Summertime energy bills: What are demand charges and why are they so expensive? - by John Mosher

John Mosher, Solect Energy

“Summertime and the livin’ is easy” goes the classic song by the Gershwin brothers. However, business owners know this isn’t the case when it comes to energy bills. 

Contrary to the song, summer is when our energy grid is often under the most strain, particularly on hot, humid afternoons when air conditioners are consuming a lot of power. Grid operators need to be able to meet this extra demand, which means they need additional standby power to step-in when the demand is high. This has required us to build a system that has a lot of extra capacity and that is expensive. Listed below are several important aspects that are important for understanding how demand charges work and what you can do to lower them.  

• Spikes in energy consumption can drive your “Demand Charge” upward.

Utility companies adjust their rate structures to charge their customers for the maximum amount of power (used each month), ostensibly to discourage peaks across the system. This is known as a demand charge - where the utility assesses the peak usage each month for a given period of time (often in 15 minute intervals) and then adjusts their rates accordingly. This cost has been growing in recent years and in certain territories can approach 70% of a customer’s total monthly bill. (insert some number on $/KWH). In fact, Massachusetts has some of the highest demand charges in the country.

• Lowering peak usage is possible, but it doesn’t always mesh with business priorities

In the past, customers have been somewhat limited in how they can manage their peak usage. Industrial companies can shut down operations or manufacturing lines and commercial entities can adjust temperatures in stores and offices during times of day when electricity costs are at a peak, however these measures don’t always line up with a company’s business priorities.
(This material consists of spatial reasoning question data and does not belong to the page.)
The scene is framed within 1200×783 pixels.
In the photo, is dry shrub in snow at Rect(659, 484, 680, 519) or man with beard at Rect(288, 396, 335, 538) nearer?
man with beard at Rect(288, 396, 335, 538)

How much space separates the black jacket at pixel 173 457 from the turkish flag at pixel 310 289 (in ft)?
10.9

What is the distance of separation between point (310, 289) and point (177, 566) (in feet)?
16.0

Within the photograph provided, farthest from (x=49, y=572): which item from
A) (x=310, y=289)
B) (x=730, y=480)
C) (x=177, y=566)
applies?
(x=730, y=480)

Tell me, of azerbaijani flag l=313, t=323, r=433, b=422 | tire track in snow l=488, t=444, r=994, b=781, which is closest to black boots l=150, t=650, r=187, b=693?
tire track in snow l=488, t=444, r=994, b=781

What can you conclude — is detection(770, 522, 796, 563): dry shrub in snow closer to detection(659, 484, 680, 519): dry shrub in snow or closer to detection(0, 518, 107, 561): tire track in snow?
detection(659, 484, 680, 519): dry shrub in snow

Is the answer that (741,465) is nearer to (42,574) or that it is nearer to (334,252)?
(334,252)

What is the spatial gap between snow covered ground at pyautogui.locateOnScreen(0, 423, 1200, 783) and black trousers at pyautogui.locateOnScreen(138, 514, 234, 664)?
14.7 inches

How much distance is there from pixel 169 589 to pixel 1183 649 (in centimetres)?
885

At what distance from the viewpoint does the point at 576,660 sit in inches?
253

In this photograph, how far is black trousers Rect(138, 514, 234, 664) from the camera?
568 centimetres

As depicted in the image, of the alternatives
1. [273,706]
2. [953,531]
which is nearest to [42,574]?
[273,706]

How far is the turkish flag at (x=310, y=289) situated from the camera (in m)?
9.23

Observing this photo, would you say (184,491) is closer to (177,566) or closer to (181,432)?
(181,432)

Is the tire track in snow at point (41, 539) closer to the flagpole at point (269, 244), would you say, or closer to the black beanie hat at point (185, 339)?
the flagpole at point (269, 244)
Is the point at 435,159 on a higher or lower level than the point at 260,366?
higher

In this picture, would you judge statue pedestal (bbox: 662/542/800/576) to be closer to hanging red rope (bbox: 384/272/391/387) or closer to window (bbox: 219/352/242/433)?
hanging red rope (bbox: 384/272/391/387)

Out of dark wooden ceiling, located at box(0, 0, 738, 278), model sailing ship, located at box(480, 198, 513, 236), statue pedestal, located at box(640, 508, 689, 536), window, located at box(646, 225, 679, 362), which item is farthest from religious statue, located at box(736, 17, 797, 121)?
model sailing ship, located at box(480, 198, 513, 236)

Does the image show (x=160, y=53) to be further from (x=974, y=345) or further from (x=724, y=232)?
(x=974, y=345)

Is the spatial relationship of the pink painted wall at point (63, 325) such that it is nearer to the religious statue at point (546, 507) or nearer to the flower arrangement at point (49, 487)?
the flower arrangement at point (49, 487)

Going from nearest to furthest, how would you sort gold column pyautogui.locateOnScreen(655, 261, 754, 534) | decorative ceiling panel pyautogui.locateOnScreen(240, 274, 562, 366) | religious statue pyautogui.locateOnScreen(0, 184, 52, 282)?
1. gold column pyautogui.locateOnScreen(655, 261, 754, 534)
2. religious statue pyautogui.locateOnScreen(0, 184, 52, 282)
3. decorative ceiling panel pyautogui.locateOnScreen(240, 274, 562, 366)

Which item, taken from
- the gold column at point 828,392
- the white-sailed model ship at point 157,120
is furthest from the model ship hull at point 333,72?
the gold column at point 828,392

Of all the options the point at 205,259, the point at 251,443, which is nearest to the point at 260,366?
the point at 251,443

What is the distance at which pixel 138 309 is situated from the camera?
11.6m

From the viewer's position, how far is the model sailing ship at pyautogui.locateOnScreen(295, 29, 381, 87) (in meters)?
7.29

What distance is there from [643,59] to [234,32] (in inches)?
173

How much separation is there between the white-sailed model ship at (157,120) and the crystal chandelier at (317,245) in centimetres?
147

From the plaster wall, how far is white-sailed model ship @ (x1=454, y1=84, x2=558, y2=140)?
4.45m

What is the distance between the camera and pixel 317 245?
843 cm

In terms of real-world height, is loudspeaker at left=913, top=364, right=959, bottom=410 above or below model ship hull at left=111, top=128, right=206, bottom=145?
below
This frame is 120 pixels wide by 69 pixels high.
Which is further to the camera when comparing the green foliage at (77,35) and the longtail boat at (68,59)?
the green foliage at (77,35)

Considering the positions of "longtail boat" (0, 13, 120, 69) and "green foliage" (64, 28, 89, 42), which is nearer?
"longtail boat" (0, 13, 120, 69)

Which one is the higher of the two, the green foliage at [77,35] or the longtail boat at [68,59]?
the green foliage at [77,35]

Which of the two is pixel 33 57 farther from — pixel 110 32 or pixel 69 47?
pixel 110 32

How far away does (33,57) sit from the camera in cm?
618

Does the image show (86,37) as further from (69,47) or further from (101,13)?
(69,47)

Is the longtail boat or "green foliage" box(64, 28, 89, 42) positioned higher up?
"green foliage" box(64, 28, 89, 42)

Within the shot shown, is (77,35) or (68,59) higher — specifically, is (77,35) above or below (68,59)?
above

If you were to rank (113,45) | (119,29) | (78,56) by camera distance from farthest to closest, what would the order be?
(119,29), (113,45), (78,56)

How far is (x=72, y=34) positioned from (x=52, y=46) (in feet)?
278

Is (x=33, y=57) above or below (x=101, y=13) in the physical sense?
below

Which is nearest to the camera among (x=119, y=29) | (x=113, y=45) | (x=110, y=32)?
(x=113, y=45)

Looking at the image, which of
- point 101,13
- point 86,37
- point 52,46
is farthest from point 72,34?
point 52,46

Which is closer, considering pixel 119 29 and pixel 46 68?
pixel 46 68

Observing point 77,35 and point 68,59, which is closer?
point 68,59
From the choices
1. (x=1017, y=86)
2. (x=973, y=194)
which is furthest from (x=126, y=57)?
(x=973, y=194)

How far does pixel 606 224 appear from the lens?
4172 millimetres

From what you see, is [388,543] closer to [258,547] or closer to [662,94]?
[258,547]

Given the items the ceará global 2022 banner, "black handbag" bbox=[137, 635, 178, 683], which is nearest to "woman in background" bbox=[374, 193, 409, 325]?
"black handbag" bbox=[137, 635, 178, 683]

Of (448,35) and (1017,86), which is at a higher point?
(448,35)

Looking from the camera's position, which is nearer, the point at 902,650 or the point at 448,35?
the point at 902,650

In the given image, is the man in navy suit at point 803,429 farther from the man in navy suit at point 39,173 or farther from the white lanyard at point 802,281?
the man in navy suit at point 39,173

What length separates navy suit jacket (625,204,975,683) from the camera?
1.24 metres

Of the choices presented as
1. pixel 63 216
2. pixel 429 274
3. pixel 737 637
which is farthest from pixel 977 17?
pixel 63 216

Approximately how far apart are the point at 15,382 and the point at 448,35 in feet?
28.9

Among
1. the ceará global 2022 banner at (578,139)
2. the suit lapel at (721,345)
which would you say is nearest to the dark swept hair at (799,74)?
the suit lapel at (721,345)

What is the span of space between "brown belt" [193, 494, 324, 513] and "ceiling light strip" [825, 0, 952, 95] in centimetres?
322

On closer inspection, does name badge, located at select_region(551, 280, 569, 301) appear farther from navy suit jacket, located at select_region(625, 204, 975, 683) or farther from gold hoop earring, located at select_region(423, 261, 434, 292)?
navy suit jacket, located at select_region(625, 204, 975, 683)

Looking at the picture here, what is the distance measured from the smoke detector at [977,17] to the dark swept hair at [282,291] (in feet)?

• Storage reduces demand and gives energy consumers flexibility in running their operations.

A less intrusive solution to mitigating peak usage is solar energy, and more specifically, solar paired with an energy storage system. By now, many businesses know the benefits of solar in saving money and reducing emissions, but solar has the added benefit of producing more energy when the sun is most intense, often correlating with the times of peak demand. By adding a storage system to solar, companies can capture extra power when their demand is low and then use that power to offset their peak usage  - dramatically reducing demand charges and energy bills. 

• Storage and storage plus solar can add profit to your bottom line!

Many states, recognize the cost saving benefits of energy storage systems and are building programs to help spread their adoption. Massachusetts has set a recent goal of 200 MW of installed energy storage by 2020. We believe that goal is a bit conservative and we’ll likely see wider adoption of storage across the region and the rest of the country. For many companies, storage projects offer compelling rates of return today, and when businesses realize they can reduce their demand charges through storage solutions,  the market is bound to take off.

So perhaps the Gershwin brothers song was right, and summertime can be easy! 

John Mosher is vice president of energy solutions at Solect Energy, Hopkinton, Mass.